TASK TO COMPLETE:
Your reply should hold only the lines from the records below where "Ocean" occurs.

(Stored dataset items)

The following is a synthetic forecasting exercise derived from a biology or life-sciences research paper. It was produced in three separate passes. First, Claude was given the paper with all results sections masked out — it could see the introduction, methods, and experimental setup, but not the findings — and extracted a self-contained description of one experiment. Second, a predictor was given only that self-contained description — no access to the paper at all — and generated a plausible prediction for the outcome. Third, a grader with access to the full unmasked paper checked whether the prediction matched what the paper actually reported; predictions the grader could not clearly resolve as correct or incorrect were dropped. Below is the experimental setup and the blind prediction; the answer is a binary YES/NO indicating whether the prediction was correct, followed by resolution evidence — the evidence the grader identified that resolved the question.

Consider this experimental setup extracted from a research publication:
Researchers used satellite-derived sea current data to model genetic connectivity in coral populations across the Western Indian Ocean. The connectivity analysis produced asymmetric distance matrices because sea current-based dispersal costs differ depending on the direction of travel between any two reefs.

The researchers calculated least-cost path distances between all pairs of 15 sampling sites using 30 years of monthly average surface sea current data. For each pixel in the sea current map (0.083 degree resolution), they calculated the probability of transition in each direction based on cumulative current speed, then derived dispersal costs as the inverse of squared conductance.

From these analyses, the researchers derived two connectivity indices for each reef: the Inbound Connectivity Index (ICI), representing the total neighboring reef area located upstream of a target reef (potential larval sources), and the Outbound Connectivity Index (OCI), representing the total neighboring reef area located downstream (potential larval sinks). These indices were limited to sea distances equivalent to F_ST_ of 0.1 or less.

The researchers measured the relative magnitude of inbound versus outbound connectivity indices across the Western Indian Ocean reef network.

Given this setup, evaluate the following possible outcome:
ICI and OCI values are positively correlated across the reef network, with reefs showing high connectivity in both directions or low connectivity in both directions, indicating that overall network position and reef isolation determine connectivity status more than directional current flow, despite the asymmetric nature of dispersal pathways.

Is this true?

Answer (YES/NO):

WRITTEN ANSWER:
Researchers used satellite-derived sea current data to model genetic connectivity in coral populations across the Western Indian Ocean. The connectivity analysis produced asymmetric distance matrices because sea current-based dispersal costs differ depending on the direction of travel between any two reefs.
The researchers measured the relative magnitude of inbound versus outbound connectivity indices across the Western Indian Ocean reef network.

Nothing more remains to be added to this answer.